Por ser uma commodity global, o preço do cacau varia de acordo com o mercado internacional, mas hoje está na casa de R$ 19,00 por Kg. Projeção da Secretaria de Desenvolvimento Agropecuário e da Pesca do Pará mostra expectativa de que o cacau gere um valor bruto de produção de R$ 8,13 bilhões este ano. O montante considera o desempenho de todas as lavouras do Estado. "Para dar escala, os serviços prestados por esse modelo de produção precisam ser valorizados e incorporados no preço final”, afirma Pedro Zanetti, especialista em Transição de Uso da Terra, Sistemas Alimentares e Bioeconomia do Instituto Clima e Sociedade (ICS). “Para cada quilo de cacau em sistema agroflorestal, você leva junto carbono capturado, biodiversidade, regeneração da qualidade do solo." Apesar dos resultados positivos para o meio ambiente, o cacau também oferece riscos quando não é produzido de modo adequado.

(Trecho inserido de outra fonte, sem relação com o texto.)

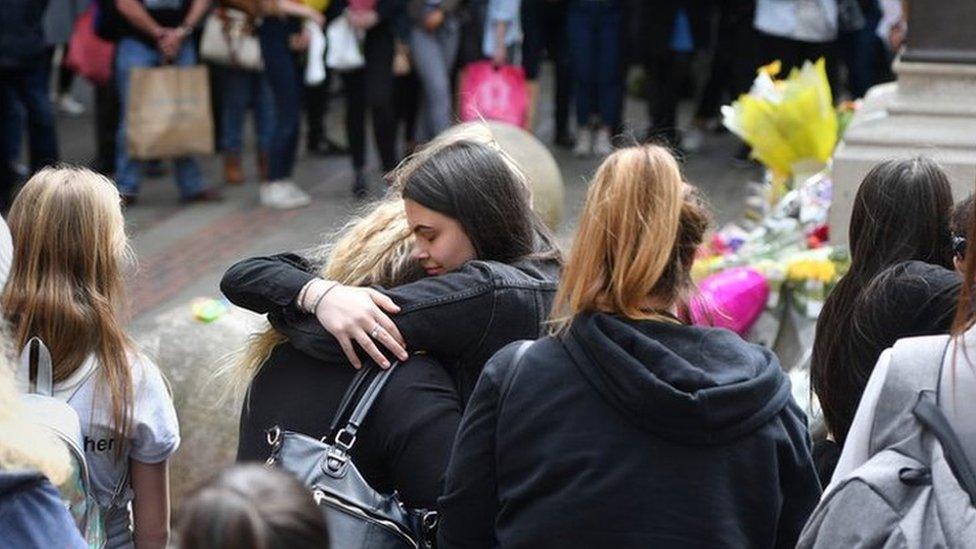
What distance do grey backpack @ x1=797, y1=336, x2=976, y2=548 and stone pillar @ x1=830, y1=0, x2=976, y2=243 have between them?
3801 millimetres

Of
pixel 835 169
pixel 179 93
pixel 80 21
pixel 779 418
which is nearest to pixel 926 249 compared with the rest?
pixel 779 418

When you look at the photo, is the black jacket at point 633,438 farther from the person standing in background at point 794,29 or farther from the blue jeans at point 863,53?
the blue jeans at point 863,53

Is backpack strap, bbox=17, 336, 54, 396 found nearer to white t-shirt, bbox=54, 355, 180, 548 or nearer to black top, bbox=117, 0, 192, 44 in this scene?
white t-shirt, bbox=54, 355, 180, 548

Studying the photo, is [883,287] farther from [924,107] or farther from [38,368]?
[924,107]

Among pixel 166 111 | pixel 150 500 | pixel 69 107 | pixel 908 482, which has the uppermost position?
pixel 908 482

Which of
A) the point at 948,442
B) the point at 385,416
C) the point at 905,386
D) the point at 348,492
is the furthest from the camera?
the point at 385,416

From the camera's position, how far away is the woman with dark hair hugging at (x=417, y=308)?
128 inches

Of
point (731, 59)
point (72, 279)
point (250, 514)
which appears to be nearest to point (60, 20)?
point (731, 59)

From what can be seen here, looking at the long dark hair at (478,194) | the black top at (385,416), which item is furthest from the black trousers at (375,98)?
the black top at (385,416)

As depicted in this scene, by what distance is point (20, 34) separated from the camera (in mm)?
10383

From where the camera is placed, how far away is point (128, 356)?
3.70m

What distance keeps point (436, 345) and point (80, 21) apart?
28.8ft

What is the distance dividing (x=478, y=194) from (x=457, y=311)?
29cm

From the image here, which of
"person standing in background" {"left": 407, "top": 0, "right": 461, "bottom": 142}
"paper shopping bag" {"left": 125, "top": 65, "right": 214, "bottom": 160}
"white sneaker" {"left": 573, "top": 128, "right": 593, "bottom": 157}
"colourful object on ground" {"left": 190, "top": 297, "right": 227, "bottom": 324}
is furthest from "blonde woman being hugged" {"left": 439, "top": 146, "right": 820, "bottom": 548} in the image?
"white sneaker" {"left": 573, "top": 128, "right": 593, "bottom": 157}
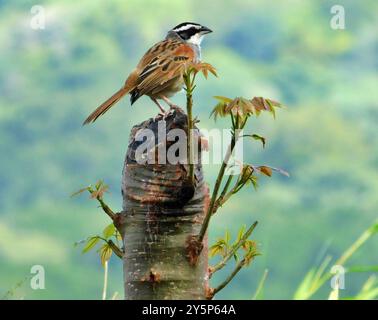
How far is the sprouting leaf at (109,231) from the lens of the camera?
1.78 metres

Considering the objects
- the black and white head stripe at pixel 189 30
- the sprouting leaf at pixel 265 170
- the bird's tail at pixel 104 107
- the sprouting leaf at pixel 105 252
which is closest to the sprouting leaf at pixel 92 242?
the sprouting leaf at pixel 105 252

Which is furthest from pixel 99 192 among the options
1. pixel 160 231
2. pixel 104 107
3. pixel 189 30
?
pixel 189 30

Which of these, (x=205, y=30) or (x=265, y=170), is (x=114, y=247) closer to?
(x=265, y=170)

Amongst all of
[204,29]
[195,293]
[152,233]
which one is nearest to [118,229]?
[152,233]

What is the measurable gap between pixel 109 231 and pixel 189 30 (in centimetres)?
194

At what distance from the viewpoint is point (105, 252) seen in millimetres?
1774

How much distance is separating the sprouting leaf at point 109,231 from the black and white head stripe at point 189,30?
1873 millimetres

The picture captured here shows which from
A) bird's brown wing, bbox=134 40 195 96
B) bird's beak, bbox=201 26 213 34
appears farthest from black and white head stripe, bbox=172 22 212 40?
bird's brown wing, bbox=134 40 195 96

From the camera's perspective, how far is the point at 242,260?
68.7 inches

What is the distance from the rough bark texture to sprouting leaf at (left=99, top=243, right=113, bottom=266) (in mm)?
146
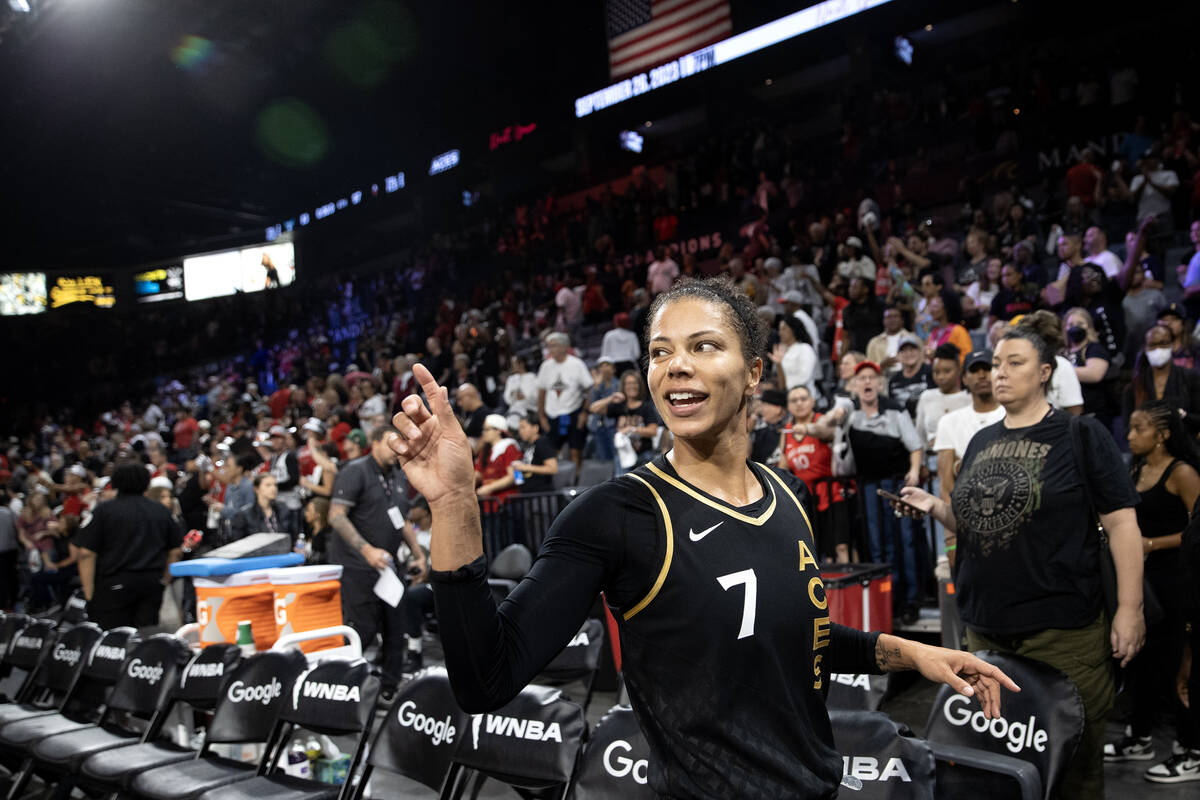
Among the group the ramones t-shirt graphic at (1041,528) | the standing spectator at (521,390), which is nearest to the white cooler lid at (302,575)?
the ramones t-shirt graphic at (1041,528)

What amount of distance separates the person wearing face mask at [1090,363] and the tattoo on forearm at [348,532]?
4.82 m

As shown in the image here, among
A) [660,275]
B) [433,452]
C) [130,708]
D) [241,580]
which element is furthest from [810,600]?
[660,275]

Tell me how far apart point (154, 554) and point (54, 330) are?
26.4 meters

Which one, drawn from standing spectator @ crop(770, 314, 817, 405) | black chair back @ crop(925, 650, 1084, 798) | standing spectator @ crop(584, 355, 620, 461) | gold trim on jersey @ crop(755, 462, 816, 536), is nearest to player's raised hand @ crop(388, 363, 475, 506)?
gold trim on jersey @ crop(755, 462, 816, 536)

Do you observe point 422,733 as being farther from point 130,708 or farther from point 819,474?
point 819,474

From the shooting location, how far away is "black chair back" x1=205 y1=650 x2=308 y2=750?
152 inches

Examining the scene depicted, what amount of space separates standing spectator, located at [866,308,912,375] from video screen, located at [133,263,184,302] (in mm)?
27943

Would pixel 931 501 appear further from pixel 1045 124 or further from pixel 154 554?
pixel 1045 124

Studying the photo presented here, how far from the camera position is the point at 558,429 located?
1035 cm

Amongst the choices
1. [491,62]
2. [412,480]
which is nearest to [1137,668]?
[412,480]

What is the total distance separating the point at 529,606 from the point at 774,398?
557 cm

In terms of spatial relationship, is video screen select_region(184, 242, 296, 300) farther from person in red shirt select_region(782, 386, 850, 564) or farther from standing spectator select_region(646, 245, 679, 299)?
person in red shirt select_region(782, 386, 850, 564)

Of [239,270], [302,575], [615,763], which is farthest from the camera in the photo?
[239,270]

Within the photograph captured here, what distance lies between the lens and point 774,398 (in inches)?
266
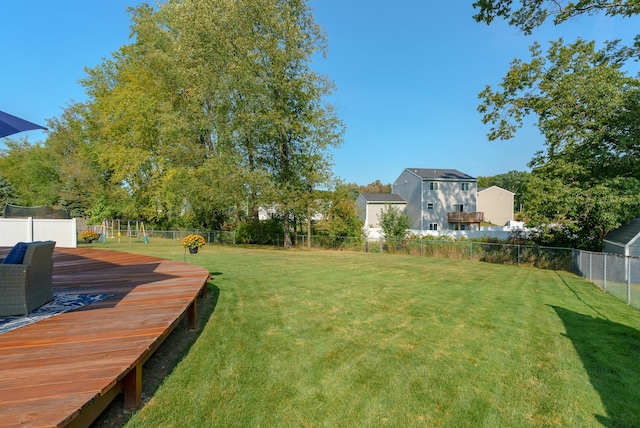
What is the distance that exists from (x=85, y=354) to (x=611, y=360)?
527 centimetres

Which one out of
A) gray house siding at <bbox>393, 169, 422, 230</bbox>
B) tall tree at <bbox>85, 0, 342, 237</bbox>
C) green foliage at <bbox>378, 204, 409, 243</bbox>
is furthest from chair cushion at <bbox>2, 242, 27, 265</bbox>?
gray house siding at <bbox>393, 169, 422, 230</bbox>

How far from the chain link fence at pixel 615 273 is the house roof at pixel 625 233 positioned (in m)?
1.79

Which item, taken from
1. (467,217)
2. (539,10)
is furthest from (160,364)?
(467,217)

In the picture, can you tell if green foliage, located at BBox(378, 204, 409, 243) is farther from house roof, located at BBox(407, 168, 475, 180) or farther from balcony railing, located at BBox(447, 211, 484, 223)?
balcony railing, located at BBox(447, 211, 484, 223)

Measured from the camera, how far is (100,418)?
A: 2223 mm

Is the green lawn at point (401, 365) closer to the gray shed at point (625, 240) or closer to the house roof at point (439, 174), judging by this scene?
the gray shed at point (625, 240)

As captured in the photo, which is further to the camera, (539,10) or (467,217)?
(467,217)

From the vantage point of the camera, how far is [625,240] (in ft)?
36.2

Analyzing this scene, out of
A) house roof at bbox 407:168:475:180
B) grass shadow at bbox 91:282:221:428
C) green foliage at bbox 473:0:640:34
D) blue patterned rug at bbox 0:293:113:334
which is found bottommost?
grass shadow at bbox 91:282:221:428

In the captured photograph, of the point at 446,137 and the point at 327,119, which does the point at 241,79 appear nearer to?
the point at 327,119

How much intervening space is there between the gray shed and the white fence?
1966cm

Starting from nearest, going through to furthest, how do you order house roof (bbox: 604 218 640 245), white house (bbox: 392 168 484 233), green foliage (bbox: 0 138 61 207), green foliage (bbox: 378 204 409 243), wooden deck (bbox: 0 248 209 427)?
1. wooden deck (bbox: 0 248 209 427)
2. house roof (bbox: 604 218 640 245)
3. green foliage (bbox: 378 204 409 243)
4. white house (bbox: 392 168 484 233)
5. green foliage (bbox: 0 138 61 207)

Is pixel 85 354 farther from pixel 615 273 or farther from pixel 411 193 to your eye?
pixel 411 193

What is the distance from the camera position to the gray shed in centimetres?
976
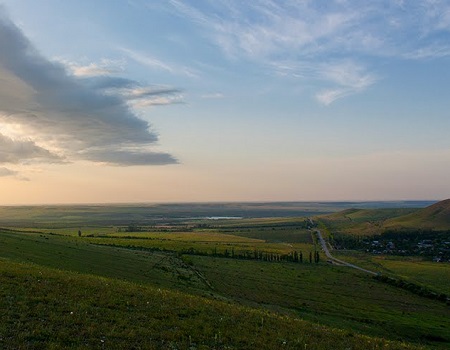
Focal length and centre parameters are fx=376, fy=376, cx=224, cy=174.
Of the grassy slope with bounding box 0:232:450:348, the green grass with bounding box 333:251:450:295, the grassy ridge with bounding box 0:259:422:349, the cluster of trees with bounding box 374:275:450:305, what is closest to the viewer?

Assim, pesquisadores e organizações acenderam o alerta para a criação de monoculturas de cacau no bioma. Na década de 2020, começou-se a perceber nova correlação do plantio do cacaueiro com o desmatamento de florestas nativas ou substituição de SAFs mais antigos, para a implantação de áreas de monocultura de cacau, principalmente de cultivares usando a técnica de mudas clonadas, explica a TNC. Para evitar que esse formato se sobreponha à produção responsável, é preciso garantir mercado para as culturas produzidas em consórcio com o cacau, como banana, mandioca, milho e açaí. Na teoria, toda cultura agropecuária pode ser desenvolvida de forma sustentável, de acordo com sua forma de produção, manejo e comercialização mais responsável. Mas, culturas originalmente manejadas em consórcios sociobiodiversos são mais sustentáveis. Fonte: Broadcast Agro.